Page text
David Davis, the former Conservative shadow Home Secretary, said: The state was unnecessarily extending its power to snoop on its citizens. It is not focusing on terrorists or on
criminals, the MP said. It is absolutely everybody. Historically, governments have been kept out of our private lives. They don't need this law to protect us. This is an unnecessary extension of the ability of the state to snoop on ordinary innocent
people in vast numbers.
Shami Chakrabarti, director of Liberty, said the Conservatives and the Liberal Democrats had resisted greater surveillance powers when in opposition: This is more ambitious
than anything that has been done before. The Coalition bound itself together in the language of civil liberties. Do they still mean it?

Directive A
Please write out the listing, everything from its start down to the line containing "[312,122,492,174]", with both ends included.
The surveillance passage and the listing have nothing to do with each other.

Provided material
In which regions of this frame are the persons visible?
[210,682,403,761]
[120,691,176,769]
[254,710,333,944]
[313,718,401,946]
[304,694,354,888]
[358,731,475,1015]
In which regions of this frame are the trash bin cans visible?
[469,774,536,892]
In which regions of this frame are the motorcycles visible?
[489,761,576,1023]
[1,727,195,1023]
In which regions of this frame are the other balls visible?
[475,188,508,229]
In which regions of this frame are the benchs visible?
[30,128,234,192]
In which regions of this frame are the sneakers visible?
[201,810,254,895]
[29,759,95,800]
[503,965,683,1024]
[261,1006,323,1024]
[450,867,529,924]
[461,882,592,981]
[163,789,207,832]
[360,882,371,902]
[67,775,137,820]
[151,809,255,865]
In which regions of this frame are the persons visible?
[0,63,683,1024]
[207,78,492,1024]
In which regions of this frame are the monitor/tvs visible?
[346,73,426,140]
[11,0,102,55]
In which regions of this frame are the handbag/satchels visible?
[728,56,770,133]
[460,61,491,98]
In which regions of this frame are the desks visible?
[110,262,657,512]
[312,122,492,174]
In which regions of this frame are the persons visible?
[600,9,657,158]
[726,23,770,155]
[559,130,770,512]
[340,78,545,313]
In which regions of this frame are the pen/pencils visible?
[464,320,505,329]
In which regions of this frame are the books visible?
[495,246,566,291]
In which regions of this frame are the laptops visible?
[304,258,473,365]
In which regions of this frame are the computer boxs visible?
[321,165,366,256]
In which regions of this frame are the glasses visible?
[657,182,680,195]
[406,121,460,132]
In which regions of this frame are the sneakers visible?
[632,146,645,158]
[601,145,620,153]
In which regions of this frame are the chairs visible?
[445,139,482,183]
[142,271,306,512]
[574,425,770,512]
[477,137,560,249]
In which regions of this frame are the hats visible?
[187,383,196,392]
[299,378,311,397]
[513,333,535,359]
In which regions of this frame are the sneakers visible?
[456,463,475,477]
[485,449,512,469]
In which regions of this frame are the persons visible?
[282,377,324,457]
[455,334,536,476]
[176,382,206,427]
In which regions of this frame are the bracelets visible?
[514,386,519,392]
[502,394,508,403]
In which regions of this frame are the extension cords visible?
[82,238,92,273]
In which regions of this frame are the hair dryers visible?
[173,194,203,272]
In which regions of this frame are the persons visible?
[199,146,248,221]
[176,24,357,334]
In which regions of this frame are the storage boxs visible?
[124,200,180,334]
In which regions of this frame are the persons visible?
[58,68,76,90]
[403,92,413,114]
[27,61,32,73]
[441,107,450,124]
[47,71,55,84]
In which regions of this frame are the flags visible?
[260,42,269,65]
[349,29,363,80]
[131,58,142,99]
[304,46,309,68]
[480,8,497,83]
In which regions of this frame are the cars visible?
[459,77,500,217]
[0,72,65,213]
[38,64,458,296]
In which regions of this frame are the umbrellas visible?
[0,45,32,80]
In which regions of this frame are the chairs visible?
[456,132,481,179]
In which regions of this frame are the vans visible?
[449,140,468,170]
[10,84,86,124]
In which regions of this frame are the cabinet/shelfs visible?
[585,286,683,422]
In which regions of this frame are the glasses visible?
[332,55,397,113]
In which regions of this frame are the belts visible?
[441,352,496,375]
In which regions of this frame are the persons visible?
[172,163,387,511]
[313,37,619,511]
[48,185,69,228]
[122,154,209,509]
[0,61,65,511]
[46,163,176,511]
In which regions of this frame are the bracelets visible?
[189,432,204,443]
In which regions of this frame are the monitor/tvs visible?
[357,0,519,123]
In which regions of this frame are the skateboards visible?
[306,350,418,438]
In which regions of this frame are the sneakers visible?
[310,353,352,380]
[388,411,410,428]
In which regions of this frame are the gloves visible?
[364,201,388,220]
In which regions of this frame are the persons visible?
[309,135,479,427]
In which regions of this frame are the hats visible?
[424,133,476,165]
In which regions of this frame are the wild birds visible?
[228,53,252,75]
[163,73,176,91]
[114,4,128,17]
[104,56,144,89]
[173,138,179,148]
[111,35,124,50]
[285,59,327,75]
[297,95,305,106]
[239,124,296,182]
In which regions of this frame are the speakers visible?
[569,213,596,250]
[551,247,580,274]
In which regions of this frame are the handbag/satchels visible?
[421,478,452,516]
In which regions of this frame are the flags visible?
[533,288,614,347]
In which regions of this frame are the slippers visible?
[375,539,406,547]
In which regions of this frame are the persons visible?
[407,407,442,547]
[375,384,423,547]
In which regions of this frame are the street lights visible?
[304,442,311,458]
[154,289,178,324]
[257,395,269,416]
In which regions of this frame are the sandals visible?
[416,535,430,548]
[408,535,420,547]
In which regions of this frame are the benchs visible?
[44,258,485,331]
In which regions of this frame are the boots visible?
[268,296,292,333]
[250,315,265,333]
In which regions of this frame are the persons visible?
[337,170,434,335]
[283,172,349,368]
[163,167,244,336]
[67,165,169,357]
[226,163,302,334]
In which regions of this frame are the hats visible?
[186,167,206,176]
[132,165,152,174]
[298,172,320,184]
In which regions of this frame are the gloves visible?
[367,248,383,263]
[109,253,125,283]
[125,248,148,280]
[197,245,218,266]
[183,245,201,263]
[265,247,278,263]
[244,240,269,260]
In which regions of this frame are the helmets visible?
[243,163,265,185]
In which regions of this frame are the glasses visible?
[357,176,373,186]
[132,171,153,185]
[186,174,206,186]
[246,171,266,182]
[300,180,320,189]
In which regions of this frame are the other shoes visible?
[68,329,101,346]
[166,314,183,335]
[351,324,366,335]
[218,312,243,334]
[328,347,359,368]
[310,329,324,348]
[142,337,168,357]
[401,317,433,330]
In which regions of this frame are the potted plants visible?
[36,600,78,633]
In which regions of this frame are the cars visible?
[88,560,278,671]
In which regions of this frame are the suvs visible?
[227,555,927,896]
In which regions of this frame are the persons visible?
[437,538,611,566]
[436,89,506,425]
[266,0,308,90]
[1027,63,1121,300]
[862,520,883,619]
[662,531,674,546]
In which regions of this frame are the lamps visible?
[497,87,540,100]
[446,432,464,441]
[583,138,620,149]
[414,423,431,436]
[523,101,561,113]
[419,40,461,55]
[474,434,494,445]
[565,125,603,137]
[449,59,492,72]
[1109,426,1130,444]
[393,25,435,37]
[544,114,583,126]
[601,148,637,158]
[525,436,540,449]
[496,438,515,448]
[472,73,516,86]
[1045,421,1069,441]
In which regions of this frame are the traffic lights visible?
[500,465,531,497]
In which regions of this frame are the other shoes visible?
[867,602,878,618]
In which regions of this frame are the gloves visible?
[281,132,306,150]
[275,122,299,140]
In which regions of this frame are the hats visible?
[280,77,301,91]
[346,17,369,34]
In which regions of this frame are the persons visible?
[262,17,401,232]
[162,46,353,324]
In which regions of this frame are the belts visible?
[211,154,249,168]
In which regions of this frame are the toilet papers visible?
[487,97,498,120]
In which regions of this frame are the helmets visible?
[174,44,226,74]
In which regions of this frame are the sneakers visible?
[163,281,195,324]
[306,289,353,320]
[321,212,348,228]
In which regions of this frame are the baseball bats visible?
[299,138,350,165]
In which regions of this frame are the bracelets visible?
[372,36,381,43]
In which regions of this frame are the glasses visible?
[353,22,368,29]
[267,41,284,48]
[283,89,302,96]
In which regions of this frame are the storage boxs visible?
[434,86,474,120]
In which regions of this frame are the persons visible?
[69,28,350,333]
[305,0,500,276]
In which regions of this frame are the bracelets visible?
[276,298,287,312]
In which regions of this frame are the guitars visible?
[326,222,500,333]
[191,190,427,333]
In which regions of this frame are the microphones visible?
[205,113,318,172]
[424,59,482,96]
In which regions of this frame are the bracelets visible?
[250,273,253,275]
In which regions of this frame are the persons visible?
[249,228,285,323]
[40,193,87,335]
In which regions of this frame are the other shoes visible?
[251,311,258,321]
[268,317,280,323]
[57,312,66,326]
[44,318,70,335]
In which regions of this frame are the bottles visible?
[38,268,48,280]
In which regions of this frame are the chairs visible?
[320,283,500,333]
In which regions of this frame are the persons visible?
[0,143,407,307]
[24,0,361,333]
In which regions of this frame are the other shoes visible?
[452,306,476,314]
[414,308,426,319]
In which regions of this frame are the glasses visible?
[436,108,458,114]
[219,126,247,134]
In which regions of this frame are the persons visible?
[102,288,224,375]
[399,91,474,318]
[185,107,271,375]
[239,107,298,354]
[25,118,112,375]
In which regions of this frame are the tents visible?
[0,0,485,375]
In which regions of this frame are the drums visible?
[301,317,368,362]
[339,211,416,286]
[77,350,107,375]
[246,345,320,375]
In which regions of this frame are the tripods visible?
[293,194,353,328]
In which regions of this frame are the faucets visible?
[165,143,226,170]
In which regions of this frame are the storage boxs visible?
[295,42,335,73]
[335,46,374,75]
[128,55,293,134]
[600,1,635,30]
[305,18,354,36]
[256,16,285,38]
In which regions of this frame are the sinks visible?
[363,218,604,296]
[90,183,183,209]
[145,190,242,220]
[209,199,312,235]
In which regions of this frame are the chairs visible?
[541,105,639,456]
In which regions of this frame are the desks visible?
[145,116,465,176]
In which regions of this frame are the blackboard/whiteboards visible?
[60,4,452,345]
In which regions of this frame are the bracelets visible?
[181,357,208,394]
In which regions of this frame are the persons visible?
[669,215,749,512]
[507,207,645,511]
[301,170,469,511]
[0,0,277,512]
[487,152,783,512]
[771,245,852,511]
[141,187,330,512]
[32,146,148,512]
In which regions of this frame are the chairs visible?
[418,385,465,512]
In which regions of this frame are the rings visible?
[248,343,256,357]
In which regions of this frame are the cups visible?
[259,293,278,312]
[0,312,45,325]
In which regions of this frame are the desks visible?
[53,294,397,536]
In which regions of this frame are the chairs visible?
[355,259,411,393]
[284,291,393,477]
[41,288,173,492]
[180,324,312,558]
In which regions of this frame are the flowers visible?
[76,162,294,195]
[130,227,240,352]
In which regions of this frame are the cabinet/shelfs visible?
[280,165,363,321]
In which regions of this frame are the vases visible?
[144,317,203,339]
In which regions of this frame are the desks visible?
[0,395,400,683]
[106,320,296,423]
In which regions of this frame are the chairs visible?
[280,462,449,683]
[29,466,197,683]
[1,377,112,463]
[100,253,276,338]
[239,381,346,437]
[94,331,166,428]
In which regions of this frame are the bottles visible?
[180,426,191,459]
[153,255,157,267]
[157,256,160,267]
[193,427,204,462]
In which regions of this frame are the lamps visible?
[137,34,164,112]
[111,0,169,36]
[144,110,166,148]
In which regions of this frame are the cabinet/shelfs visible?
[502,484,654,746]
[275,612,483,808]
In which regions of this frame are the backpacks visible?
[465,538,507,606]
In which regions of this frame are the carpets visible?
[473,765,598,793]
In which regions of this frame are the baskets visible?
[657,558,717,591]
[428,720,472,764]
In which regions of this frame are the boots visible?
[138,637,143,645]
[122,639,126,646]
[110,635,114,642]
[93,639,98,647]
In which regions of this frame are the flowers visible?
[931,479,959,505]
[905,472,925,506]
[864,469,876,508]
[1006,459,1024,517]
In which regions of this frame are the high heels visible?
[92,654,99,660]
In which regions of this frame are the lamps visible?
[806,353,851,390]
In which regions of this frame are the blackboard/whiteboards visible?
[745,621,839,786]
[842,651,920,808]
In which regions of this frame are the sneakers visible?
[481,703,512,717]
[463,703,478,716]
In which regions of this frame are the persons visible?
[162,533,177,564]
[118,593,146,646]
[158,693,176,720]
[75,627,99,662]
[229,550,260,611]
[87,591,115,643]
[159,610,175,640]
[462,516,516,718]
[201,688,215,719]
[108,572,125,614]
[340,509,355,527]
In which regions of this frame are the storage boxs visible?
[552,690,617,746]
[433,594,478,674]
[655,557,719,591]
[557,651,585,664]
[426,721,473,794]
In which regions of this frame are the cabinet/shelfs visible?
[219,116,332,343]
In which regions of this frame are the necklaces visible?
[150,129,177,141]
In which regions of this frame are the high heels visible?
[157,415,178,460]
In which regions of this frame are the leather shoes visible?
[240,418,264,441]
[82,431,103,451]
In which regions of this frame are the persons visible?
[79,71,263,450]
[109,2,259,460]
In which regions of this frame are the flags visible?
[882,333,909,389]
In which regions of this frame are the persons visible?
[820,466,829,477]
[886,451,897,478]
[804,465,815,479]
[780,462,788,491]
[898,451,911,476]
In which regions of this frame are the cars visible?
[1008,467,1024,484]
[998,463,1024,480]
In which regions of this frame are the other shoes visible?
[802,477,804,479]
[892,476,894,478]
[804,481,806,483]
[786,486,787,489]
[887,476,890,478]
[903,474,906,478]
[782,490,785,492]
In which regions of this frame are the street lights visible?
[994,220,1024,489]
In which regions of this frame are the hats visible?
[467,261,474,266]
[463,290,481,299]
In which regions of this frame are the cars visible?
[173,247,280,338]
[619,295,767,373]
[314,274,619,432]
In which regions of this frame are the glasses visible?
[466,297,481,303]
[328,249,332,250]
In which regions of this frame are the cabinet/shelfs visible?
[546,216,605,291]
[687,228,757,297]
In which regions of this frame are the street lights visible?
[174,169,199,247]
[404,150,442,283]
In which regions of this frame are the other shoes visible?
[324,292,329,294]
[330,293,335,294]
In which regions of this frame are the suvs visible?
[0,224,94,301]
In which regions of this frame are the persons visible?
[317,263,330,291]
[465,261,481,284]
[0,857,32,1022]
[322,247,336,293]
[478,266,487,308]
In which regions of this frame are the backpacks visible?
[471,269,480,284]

Directive B
Reproduce the surveillance passage word for word, everything from "David Davis, the" down to "in vast numbers.".

Exercise solution A
In which regions of this frame are the persons visible?
[210,682,403,761]
[120,691,176,769]
[254,710,333,944]
[313,718,401,946]
[304,694,354,888]
[358,731,475,1015]
In which regions of this frame are the trash bin cans visible?
[469,774,536,892]
In which regions of this frame are the motorcycles visible?
[489,761,576,1023]
[1,727,195,1023]
In which regions of this frame are the other balls visible?
[475,188,508,229]
In which regions of this frame are the benchs visible?
[30,128,234,192]
In which regions of this frame are the sneakers visible?
[201,810,254,895]
[29,759,95,800]
[503,965,683,1024]
[261,1006,323,1024]
[450,867,529,924]
[461,882,592,981]
[163,789,207,832]
[360,882,371,902]
[67,775,137,820]
[151,809,255,865]
In which regions of this frame are the persons visible?
[0,63,683,1024]
[207,78,492,1024]
In which regions of this frame are the monitor/tvs visible?
[346,73,426,140]
[11,0,102,55]
In which regions of this frame are the handbag/satchels visible?
[728,56,770,133]
[460,61,491,98]
In which regions of this frame are the desks visible?
[110,262,657,512]
[312,122,492,174]

Exercise solution B
David Davis, the former Conservative shadow Home Secretary, said: The state was unnecessarily extending its power to snoop on its citizens. It is not focusing on terrorists or on
criminals, the MP said. It is absolutely everybody. Historically, governments have been kept out of our private lives. They don't need this law to protect us. This is an unnecessary extension of the ability of the state to snoop on ordinary innocent
people in vast numbers.